What to work on
Extract each line of the material that contains the string "image", treating uppercase and lowercase as different.

Records for the task
--------------------------------------------------

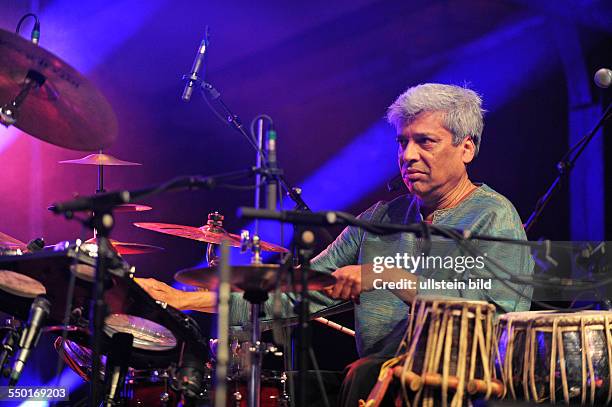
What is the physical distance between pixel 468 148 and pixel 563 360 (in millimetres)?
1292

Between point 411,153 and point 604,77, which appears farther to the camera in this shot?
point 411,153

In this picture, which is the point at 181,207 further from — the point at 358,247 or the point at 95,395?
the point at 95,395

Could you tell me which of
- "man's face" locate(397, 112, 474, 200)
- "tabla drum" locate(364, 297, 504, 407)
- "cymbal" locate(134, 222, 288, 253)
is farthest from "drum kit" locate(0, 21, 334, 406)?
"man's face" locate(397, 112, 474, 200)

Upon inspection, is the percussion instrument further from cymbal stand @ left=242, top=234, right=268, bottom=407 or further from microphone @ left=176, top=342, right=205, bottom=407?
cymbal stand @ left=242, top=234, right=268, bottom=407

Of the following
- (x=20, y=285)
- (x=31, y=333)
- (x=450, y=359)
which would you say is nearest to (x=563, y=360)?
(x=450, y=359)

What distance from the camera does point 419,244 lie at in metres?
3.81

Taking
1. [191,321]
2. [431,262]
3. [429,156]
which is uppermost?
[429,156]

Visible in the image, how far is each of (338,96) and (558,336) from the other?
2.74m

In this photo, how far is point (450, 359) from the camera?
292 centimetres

--------------------------------------------------

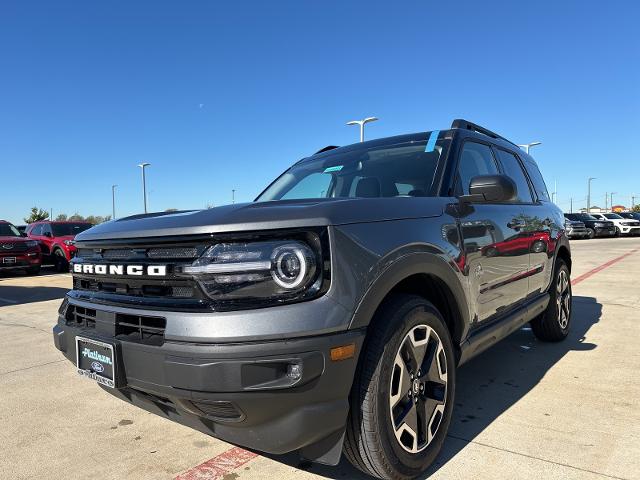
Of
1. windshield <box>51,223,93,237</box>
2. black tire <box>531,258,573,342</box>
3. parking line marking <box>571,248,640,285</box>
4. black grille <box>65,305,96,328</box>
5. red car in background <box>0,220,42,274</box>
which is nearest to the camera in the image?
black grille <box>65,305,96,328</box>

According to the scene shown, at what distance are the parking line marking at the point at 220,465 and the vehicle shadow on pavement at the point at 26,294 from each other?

--------------------------------------------------

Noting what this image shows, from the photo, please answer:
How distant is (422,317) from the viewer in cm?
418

--------------------------------------------------

Reply
Visible in the image, how far is each of (338,96) and (558,336) from the other?
which is nearest to the camera in the image?
Noting what this image shows, from the photo, please answer:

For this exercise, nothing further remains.